== SUPPLIED MATERIAL
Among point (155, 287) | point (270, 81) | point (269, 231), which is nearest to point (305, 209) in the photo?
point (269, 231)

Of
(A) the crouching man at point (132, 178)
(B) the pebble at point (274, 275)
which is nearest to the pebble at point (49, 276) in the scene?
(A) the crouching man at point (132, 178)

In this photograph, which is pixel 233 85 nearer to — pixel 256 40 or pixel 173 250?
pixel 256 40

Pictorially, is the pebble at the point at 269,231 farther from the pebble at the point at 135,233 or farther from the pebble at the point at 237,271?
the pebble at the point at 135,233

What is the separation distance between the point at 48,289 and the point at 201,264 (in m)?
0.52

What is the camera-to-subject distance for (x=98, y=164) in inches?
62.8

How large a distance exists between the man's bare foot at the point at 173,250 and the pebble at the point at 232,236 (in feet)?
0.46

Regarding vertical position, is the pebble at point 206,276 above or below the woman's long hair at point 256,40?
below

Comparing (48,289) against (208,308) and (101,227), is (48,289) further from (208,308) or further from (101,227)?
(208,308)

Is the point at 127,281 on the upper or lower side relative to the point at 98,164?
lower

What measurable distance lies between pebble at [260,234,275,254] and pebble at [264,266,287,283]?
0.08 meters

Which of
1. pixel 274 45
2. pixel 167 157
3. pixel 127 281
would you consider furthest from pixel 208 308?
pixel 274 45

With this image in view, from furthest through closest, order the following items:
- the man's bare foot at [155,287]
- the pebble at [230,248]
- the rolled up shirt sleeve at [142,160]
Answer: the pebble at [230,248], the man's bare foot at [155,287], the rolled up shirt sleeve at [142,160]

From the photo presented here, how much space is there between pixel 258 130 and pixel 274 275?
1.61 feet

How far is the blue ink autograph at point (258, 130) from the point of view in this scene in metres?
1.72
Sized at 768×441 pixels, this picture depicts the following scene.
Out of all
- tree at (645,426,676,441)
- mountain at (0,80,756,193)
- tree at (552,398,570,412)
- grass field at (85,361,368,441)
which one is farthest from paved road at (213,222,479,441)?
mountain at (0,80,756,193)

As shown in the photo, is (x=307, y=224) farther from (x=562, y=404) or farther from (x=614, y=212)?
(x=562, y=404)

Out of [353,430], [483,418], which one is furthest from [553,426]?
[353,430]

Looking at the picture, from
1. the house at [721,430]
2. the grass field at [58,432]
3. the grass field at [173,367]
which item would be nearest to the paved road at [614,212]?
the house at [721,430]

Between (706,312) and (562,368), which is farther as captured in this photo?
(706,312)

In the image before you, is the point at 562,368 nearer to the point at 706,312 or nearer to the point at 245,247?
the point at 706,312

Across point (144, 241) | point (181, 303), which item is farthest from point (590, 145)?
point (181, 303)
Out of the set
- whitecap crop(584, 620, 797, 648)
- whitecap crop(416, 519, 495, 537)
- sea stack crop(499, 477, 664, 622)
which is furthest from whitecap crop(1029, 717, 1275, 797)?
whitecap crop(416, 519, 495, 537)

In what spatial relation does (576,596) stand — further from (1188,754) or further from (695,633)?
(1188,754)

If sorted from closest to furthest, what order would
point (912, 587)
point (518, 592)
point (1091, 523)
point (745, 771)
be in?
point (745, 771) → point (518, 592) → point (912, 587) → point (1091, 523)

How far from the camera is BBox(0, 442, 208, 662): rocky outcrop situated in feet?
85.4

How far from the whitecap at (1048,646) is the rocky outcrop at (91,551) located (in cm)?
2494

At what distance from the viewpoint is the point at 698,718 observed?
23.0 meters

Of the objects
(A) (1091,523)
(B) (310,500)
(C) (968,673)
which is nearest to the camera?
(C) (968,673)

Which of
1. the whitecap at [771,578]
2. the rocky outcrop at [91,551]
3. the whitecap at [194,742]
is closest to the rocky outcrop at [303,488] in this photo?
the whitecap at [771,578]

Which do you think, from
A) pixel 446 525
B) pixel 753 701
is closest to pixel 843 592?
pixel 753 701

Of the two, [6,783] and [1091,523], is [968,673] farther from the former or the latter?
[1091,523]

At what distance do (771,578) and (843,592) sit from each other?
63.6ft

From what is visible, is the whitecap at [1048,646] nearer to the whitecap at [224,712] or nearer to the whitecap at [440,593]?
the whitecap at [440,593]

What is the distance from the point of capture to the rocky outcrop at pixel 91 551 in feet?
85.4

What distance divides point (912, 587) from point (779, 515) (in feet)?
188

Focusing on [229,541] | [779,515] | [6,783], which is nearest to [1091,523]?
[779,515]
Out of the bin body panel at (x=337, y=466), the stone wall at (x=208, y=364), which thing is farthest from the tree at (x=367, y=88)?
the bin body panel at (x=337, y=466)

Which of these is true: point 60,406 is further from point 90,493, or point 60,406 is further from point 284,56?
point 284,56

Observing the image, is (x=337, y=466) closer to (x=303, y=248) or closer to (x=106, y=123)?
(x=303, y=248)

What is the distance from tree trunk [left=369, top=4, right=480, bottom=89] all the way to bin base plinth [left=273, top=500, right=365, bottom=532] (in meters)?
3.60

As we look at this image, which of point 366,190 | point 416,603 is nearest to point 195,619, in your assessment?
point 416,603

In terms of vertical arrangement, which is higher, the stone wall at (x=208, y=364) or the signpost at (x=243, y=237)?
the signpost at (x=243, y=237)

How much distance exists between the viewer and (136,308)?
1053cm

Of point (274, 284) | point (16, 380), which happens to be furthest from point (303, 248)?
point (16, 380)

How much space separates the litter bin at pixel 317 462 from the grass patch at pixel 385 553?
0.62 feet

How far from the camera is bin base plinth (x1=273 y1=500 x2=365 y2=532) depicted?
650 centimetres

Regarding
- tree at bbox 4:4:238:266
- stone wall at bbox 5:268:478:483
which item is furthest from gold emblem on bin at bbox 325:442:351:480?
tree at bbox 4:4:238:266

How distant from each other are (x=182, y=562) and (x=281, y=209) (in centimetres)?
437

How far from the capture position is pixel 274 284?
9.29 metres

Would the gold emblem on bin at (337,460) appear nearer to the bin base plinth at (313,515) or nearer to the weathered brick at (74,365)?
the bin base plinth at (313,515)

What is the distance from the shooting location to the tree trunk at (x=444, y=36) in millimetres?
====
▸ **REQUEST**
Restate the whole listing exactly.

▸ **SOLUTION**
Among point (155, 287) | point (270, 81) | point (269, 231), which is nearest to point (305, 209) in the photo?
point (269, 231)

Of
(A) the crouching man at point (132, 178)
(B) the pebble at point (274, 275)
which is nearest to the pebble at point (49, 276) in the scene?
(A) the crouching man at point (132, 178)

In this photograph, which is pixel 233 85 nearer to — pixel 256 40 or pixel 173 250?
pixel 256 40

Pictorially, is the pebble at the point at 269,231 farther from the pebble at the point at 135,233 or farther from the pebble at the point at 237,271?
the pebble at the point at 135,233

What is the separation distance between the point at 48,289 and the point at 201,264 (in m)?
0.52

What is the camera-to-subject distance for (x=98, y=164) in inches?
62.8

How large a distance exists between the man's bare foot at the point at 173,250 and the pebble at the point at 232,236 (in feet)?
0.46

Regarding vertical position, is the pebble at point 206,276 above or below the woman's long hair at point 256,40?
below

Comparing (48,289) against (208,308) and (101,227), is (48,289) further from (208,308) or further from (101,227)?
(208,308)

Is the point at 127,281 on the upper or lower side relative to the point at 98,164?
lower

What measurable distance lies between pebble at [260,234,275,254] and pebble at [264,266,287,283]?
0.08 meters

Which of
1. pixel 274 45
2. pixel 167 157
3. pixel 127 281
would you consider furthest from pixel 208 308?
pixel 274 45

With this image in view, from furthest through closest, order the following items:
- the man's bare foot at [155,287]
- the pebble at [230,248]
- the rolled up shirt sleeve at [142,160]
Answer: the pebble at [230,248], the man's bare foot at [155,287], the rolled up shirt sleeve at [142,160]

From the photo presented here, how much space is there between pixel 258 130 and pixel 274 275?
1.61 feet

How far is the blue ink autograph at point (258, 130) from the point of view in this scene in metres?
1.72
Sized at 768×441 pixels, this picture depicts the following scene.
Out of all
- tree at (645,426,676,441)
- mountain at (0,80,756,193)
- tree at (552,398,570,412)
- grass field at (85,361,368,441)
which one is farthest from paved road at (213,222,479,441)?
mountain at (0,80,756,193)

As shown in the photo, is (x=307, y=224) farther from (x=562, y=404) or farther from (x=614, y=212)?
(x=562, y=404)

Out of [353,430], [483,418], which one is furthest from [553,426]?
[353,430]

Looking at the picture, from
1. the house at [721,430]
2. the grass field at [58,432]
3. the grass field at [173,367]
which item would be nearest to the paved road at [614,212]?
the house at [721,430]

Between (706,312) and (562,368), which is farther as captured in this photo?
(706,312)

In the image before you, is the point at 562,368 nearer to the point at 706,312 or nearer to the point at 245,247?
the point at 706,312

Across point (144, 241) | point (181, 303), which item is farthest from point (590, 145)?
point (181, 303)
Out of the set
- whitecap crop(584, 620, 797, 648)
- whitecap crop(416, 519, 495, 537)
- sea stack crop(499, 477, 664, 622)
which is furthest from whitecap crop(1029, 717, 1275, 797)?
whitecap crop(416, 519, 495, 537)

In what spatial relation does (576,596) stand — further from (1188,754) or further from (695,633)?
(1188,754)

If sorted from closest to furthest, what order would
point (912, 587)
point (518, 592)
point (1091, 523)
point (745, 771)
be in?
point (745, 771) → point (518, 592) → point (912, 587) → point (1091, 523)

How far from the camera is BBox(0, 442, 208, 662): rocky outcrop situated in feet?
85.4

How far from the whitecap at (1048,646) is the rocky outcrop at (91,551) located (in cm)?
2494

At what distance from the viewpoint is the point at 698,718 observed?
23.0 meters

Of the objects
(A) (1091,523)
(B) (310,500)
(C) (968,673)
which is nearest to the camera?
(C) (968,673)

Which of
1. the whitecap at [771,578]
2. the rocky outcrop at [91,551]
3. the whitecap at [194,742]
is closest to the rocky outcrop at [303,488] in this photo?
the whitecap at [771,578]

Which do you think, from
A) pixel 446 525
B) pixel 753 701
is closest to pixel 843 592?
pixel 753 701

Of the two, [6,783] and [1091,523], is [968,673] farther from the former or the latter?
[1091,523]

At what distance do (771,578) and (843,592) sit from each other?
63.6ft

From what is visible, is the whitecap at [1048,646] nearer to the whitecap at [224,712] or nearer to the whitecap at [440,593]?
the whitecap at [440,593]

What is the distance from the point of capture to the rocky outcrop at pixel 91 551 in feet?
85.4

What distance divides point (912, 587) from point (779, 515) (in feet)?
188

Focusing on [229,541] | [779,515] | [6,783], which is nearest to [1091,523]?
[779,515]
Out of the bin body panel at (x=337, y=466), the stone wall at (x=208, y=364), which thing is farthest from the tree at (x=367, y=88)?
the bin body panel at (x=337, y=466)

Which of these is true: point 60,406 is further from point 90,493, or point 60,406 is further from point 284,56?
point 284,56

Observing the image, is (x=337, y=466) closer to (x=303, y=248) or closer to (x=106, y=123)?
(x=303, y=248)

What is the distance from tree trunk [left=369, top=4, right=480, bottom=89] all the way to bin base plinth [left=273, top=500, right=365, bottom=532] (in meters)?
3.60

As we look at this image, which of point 366,190 | point 416,603 is nearest to point 195,619, in your assessment?
point 416,603

In terms of vertical arrangement, which is higher, the stone wall at (x=208, y=364) or the signpost at (x=243, y=237)?
the signpost at (x=243, y=237)

How much distance exists between the viewer and (136,308)?
1053cm

Of point (274, 284) | point (16, 380), which happens to be furthest from point (303, 248)?
point (16, 380)

How much space separates the litter bin at pixel 317 462 from the grass patch at pixel 385 553?
0.62 feet

How far from the camera is bin base plinth (x1=273 y1=500 x2=365 y2=532) depicted?
650 centimetres

Regarding
- tree at bbox 4:4:238:266
- stone wall at bbox 5:268:478:483
which item is furthest from gold emblem on bin at bbox 325:442:351:480?
tree at bbox 4:4:238:266

How distant from each other are (x=182, y=562) and (x=281, y=209) (in centimetres)?
437

How far from the capture position is pixel 274 284?
9.29 metres

Would the gold emblem on bin at (337,460) appear nearer to the bin base plinth at (313,515) or nearer to the weathered brick at (74,365)?
the bin base plinth at (313,515)

What is the distance from the shooting location to the tree trunk at (x=444, y=36) in millimetres?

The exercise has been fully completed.